Posted Monday, Oct. 6, 2008, at 3:57 PM ET
When Sen. Barack Obama expressed concern early in the primary season that there are more young black men in prison than in college, he raised hope that he might be the first major-party candidate in a generation to adopt a more nuanced criminal policy than the typical "longer sentences, more prisons, more cops." As it turns out, Obama was wrong on the numbers. But the sentiment was right—one in nine black men between the ages of 20 and 34 is currently behind bars.
Obama has also heartened advocates for criminal justice reform by expressing reservations about mandatory minimum sentences, at least for nonviolent offenders. He said he would end federal raids on medical marijuana dispensaries in states where they're legal. And he has expressed some welcome dismay about America's incarceration rate, which is the highest in the world.
But in the last month, Obama's line on criminal justice has been a lot less encouraging. His running mate selection of Joe Biden, long one of the Senate's most strident crime hawks and staunchest drug warriors, was telling. Since the vice-presidential pick, Obama and Biden have embraced criminal justice policies geared toward a larger federal presence in law enforcement, a trend that started in the Nixon administration and that has skewed local police priorities toward the slogan-based crime policies of Congress, like "more arrests" and "stop coddling criminals."
In particular, Biden and Obama have promised to beef up two federal grant programs critics say have exacerbated many of the very problems Obama expressed concern about earlier in the primaries. Obama and Biden's position shows an unwillingness to think critically about criminal justice. They are opting instead for the reflexive belief that more federal involvement is always preferable to less.
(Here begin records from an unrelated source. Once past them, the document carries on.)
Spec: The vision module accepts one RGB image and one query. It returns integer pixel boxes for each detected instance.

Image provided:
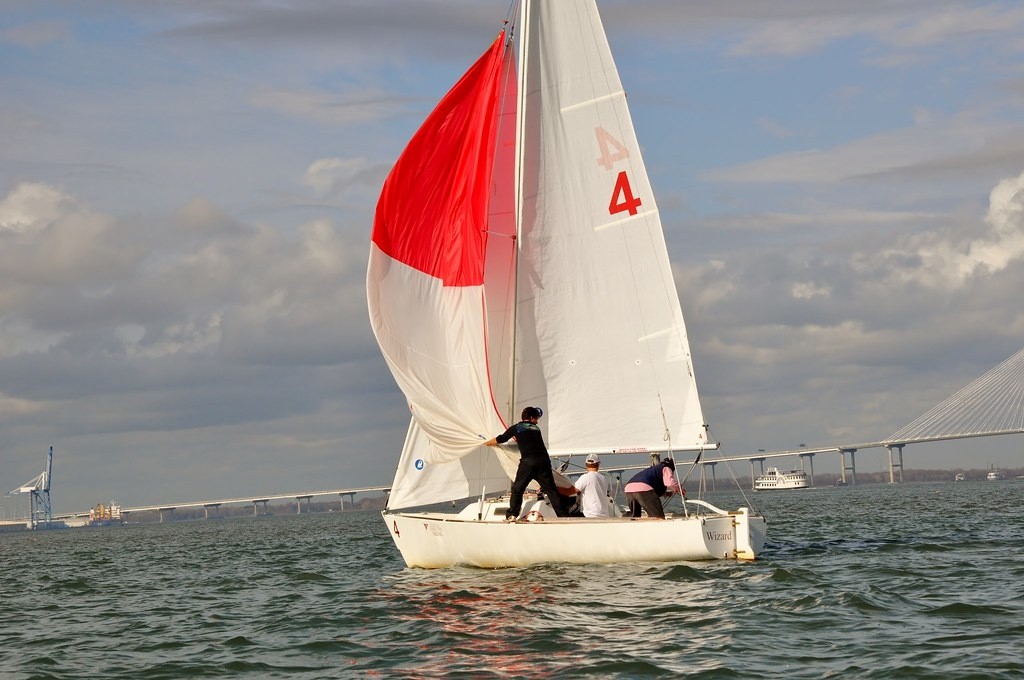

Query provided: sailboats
[366,1,770,565]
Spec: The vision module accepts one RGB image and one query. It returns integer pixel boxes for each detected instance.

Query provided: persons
[96,504,101,518]
[538,453,609,519]
[484,406,569,519]
[625,457,687,520]
[90,507,94,522]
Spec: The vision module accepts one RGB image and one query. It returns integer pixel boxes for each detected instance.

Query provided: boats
[754,464,811,490]
[954,472,965,481]
[987,471,1001,480]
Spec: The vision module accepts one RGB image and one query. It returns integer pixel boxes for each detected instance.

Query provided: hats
[585,454,599,464]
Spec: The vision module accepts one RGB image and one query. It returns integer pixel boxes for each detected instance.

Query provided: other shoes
[508,515,516,522]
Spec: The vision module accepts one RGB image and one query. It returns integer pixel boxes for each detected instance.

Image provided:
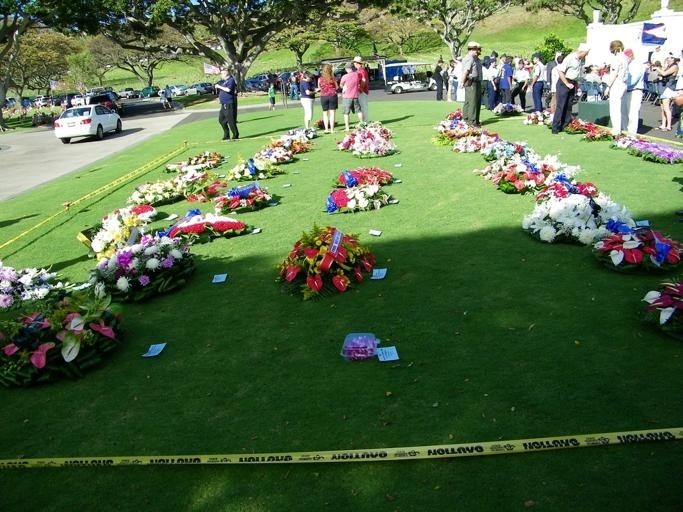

The first program Obama wants to revive is President Clinton's Community Oriented Policing Services, which provides federal grants to local police departments. Biden sponsored Clinton's 1994 crime bill initiating COPS and has boasted since then that the bill was responsible for the dramatic 15-year drop in violent crime that began in the early 1990s. The Bush administration began phasing out the program in 2002.
To be sure, most criminologists think community policing is a good idea. It gets cops out walking the beat in the neighborhoods they patrol, talking with the people who live there, and generally acting like part of the communities they serve rather than mere enforcers. The idea is to avoid the more aggressive, reactionary methods of policing that have given rise to the us-vs.-them mentality that divides the police and the policed in many cities. (For fans of The Wire, think more Carver, less Herc.)
But there's little evidence COPS has worked, and there's some evidence it has actually encouraged police tactics completely at odds with the objectives of community policing. A 2005 report by the Government Accountability Office concluded that the program may have contributed to a minor reduction in crime—a little more than 1 percent—but at a cost of $8 billion. A peer-reviewed study in the journal Criminology concluded that COPS "had little to no effect on crime."
The main problem with federal block grants is that once they're issued, Congress can't monitor them to be sure they're spent properly. And that's certainly true of COPS. A 2000 report by the Madison Times, for example, found that COPS grants, along with a federal program through which local police departments obtain surplus military equipment from the Pentagon, led to a mass expansion of SWAT teams throughout Wisconsin in the 1990s. SWAT teams popped up in absurdly small communities like Forest County (population 9,950), Mukwonago (7,519), and Rice Lake (8,320).
And not just in Wisconsin. In a survey conducted by criminologist Peter Kraska, two-thirds of responding police chiefs said SWAT teams and paramilitary tactics "play an important role in community policing strategies."